Final da história:  fui feliz nestes 4 meses. E aprendi que a vida pode ser deliciosa de qualquer maneira, basta não colocarmos um modelo ideal de viver. Poder relaxar de todos os desafios e deixar o ser ter seu próprio ritmo, mostrou-se, inclusive, como o propósito da doença. Amo minha hérnia. Veio para me deixar mais viva, sábia e saudável.

sexta-feira, 4 de fevereiro de 2011

Tudo é uma questão de ponto de vista - Parte II

Ninguém como Escher para exemplificar melhor esta frase... Visitei a exposição dele no CCBB Rio e saí inspiradíssima!

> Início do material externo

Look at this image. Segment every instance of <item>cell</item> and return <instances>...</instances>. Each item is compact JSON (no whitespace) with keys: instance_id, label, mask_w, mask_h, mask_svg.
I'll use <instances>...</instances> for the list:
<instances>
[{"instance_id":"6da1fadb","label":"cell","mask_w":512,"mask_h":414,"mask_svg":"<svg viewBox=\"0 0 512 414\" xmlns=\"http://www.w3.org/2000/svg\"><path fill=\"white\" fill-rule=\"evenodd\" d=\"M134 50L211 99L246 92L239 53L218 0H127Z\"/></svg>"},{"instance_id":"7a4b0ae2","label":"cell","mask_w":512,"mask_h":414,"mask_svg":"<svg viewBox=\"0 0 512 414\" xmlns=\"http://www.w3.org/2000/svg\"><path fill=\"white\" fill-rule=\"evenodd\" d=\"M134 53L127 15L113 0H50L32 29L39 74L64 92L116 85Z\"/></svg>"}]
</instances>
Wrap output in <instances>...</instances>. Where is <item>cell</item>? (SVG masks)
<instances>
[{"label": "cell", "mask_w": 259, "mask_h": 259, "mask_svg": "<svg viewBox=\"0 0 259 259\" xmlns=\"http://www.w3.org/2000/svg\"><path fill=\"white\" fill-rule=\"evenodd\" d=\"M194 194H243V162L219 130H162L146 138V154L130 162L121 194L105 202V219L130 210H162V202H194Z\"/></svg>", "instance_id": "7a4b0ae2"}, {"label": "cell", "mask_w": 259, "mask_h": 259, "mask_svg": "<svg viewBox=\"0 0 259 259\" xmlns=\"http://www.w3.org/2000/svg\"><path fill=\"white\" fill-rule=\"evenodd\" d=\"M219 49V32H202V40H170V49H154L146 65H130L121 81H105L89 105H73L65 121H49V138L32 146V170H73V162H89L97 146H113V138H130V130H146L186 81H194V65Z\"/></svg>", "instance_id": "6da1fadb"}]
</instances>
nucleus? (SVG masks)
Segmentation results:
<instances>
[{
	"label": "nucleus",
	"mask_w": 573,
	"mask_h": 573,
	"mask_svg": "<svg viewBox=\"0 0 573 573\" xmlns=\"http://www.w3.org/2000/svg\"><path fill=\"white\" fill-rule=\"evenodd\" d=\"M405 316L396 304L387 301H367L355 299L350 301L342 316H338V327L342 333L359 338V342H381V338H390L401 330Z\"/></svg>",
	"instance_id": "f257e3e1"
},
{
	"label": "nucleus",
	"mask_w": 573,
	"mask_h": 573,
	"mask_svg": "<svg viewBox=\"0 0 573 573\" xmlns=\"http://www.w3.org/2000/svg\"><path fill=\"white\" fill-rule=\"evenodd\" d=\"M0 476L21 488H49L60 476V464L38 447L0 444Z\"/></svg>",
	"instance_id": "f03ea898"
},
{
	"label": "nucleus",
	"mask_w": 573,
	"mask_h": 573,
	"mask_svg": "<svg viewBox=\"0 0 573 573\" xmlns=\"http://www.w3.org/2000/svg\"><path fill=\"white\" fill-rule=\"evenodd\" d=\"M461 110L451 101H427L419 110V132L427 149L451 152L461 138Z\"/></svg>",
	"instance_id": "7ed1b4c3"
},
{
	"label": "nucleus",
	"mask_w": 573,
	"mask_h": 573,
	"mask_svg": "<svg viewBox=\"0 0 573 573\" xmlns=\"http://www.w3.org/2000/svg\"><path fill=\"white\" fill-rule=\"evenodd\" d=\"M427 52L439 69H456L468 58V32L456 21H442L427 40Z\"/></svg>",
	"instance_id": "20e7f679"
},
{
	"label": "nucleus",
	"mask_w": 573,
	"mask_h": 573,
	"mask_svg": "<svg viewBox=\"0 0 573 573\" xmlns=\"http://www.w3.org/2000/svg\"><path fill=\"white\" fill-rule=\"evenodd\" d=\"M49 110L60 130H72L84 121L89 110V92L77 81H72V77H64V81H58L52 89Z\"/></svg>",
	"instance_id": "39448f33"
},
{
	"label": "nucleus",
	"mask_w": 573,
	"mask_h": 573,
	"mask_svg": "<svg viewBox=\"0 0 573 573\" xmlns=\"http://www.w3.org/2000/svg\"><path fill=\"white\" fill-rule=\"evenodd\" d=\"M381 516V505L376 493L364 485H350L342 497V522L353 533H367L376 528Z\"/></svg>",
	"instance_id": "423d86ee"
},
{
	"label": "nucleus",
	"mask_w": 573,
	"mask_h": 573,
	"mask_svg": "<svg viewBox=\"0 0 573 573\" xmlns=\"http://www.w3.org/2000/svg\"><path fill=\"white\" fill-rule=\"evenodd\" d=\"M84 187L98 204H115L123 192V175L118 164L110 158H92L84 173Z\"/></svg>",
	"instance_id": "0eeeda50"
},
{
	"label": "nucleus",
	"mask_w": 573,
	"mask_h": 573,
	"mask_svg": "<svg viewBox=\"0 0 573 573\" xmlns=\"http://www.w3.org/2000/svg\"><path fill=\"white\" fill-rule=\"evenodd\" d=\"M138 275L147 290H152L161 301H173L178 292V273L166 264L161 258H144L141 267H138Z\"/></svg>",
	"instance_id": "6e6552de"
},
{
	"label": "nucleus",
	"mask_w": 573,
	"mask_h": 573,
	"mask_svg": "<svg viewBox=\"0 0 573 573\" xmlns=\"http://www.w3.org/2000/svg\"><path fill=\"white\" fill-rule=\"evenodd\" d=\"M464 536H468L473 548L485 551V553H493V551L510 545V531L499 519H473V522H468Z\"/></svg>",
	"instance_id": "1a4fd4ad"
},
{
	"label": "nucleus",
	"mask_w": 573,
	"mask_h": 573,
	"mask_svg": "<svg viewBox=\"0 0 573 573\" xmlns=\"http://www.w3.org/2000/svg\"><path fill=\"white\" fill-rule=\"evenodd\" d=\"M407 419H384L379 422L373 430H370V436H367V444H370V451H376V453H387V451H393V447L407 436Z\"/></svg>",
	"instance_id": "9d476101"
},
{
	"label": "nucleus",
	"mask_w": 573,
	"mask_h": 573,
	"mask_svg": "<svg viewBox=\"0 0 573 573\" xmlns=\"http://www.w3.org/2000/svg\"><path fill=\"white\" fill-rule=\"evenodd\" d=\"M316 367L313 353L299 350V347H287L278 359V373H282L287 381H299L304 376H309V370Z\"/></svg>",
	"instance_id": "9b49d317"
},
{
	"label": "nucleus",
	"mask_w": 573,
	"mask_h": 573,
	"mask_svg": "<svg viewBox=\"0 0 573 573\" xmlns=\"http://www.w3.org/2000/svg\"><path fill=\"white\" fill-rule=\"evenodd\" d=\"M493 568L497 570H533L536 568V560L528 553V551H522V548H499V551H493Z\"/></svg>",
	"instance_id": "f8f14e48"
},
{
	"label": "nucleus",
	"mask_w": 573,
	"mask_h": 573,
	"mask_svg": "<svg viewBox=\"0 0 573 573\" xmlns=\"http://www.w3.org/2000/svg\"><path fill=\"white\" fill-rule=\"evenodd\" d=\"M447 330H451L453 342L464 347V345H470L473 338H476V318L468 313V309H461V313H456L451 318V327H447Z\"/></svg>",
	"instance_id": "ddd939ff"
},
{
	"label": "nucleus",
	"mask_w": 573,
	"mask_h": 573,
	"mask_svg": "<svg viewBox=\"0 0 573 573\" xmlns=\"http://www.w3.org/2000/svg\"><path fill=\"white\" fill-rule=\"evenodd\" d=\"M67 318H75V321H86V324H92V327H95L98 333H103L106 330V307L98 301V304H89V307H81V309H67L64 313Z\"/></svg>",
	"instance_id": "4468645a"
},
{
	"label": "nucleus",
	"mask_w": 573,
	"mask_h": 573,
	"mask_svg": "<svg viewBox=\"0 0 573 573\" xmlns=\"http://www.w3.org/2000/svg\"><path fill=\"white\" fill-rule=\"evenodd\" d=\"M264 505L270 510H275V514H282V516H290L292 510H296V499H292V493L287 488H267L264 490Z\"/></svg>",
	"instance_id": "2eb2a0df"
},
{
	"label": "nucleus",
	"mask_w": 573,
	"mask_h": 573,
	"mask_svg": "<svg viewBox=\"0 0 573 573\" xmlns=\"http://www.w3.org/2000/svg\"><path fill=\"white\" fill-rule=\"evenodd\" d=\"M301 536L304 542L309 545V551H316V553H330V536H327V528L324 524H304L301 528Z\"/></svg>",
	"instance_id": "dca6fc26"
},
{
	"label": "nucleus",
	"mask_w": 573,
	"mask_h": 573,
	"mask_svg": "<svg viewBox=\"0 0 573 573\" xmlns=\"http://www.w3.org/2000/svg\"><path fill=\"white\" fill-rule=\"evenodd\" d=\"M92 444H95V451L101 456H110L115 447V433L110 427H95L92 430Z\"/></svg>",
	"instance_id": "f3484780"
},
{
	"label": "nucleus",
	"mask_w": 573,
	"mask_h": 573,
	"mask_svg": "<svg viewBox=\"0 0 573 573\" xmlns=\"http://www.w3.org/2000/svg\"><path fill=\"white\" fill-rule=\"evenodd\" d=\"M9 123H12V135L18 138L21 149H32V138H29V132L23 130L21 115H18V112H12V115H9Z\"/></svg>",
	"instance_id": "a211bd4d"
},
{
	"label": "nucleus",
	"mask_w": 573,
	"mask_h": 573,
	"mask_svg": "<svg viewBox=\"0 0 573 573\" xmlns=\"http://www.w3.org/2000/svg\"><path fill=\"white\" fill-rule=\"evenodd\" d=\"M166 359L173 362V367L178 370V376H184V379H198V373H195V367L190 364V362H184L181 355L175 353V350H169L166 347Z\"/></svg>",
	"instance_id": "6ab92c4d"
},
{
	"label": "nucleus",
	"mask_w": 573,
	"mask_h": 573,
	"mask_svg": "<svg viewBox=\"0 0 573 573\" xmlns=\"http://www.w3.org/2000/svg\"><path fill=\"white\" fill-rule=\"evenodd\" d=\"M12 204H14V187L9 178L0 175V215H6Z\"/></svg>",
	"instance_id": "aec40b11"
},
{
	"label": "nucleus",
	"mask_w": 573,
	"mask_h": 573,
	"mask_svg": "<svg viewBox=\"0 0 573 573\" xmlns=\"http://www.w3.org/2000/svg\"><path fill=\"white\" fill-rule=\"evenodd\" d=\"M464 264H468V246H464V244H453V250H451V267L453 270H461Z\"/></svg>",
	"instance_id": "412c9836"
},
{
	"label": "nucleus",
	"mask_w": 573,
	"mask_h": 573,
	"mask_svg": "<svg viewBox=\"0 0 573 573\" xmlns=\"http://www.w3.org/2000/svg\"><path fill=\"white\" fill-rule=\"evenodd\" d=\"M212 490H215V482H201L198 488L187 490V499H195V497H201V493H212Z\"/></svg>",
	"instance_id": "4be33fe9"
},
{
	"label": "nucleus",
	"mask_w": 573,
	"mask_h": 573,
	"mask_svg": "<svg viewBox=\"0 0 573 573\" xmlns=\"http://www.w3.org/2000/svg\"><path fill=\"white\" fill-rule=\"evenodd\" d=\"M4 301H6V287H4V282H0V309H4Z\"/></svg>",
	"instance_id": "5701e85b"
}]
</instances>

       Em uma crítica ao racionalismo, Escher mostra desenhos perfeitos em seus detalhes mas escondendo truques de perspectiva ilógicos em um desafio à razão, Koans, paradoxos visuais convidando a transcender a mente e os estreitos limites da lógica.
        Incompreendido e isolado, fazendo imagens muito à frente de sua época, Escher cria um universo que esconde uma complexa superpopulação variada e rica como reflexo de seu mundo interior sensível e avançado, racional mas transcendendo os limites da razão.
        Escher demonstra que a arte tem um poder visual de ampliar os horizontes da nossa percepção da realidade, e hoje sua obra é estudada em faculdades de arquitetura e ilustra livros de física teórica.  
 "Se você quer que algo impossível chame a atenção, primeiro você deve convencer a si mesmo e só então o seu público", dizia Escher. "O elemento impossível deve ficar tão disfarçado que um observador desatento nem o perceberá."
Adoramos o caos porque sentimos amor em produzir ordem“, dizia o artista.

Tudo é uma questão de ponto de vista...


     Era uma tarde chuvosa e ficar na praia já não fazia mais sentido. Foi quando então lotamos um carro e partimos rumo a cidade. A motorista era a Lu, ex-mulher do meu padrasto, porque eles sempre se frequentaram. Meu pai também estava naquele carro, assim como o Celso, a Gaia com a babá e o Lucas, nesta configuração pouco provável.
    Eu e o Lucas, com 6 e 4 anos, respectivamente, adorávamos andar no chiqueirinho, aquela parte do porta-malas em que você ainda pode conversar com as pessoas de dentro do carro. Não lembro bem por qual razão, ao nosso lado estava um balde vermelho, cheio de caixas abertas de sabão em pó, daqueles bem azuis. Este era o cheiro predominante dentro da Caravan banheirona, apesar do calor insuportável e do suor de todos.
     O morro era muito íngreme e a estrada tinha muitas pedras. Elas faziam aquele barulhão batendo embaixo do carro. Depois da dificultosa subida, veio a descida... Curvas, mais pedras, mais chacoalho, mais barulho. Então ouvi uma freiada, seguida de uma derrapada, e o meu mundo começou a girar. Os vidros estouravam ao meu lado, eu oscilava entre o teto, o chiqueiro e as esbarradas com o Lucas. 
     O sabão, que antes estava ali paradinho, começou a se espalhar por tudo, como se estivéssemos literalmente dentro de uma máquina de lavar roupas. Uma, duas, três voltas. Bendita da árvore que nos parou, uma arvorezinha de nada, nem 10 cm de diâmentro ela tinha! Graças a Deus, ninguém se machucou gravemente, foram só leves arranhões e pequenos cortes.
      Mas me lembro de me perguntarem, uns anos depois:
--- Alana, como é capotar? Qual é a sensação??
--- Ah, é meio engraçado. A gente vai parar no teto do carro e depois todo mundo fica azul.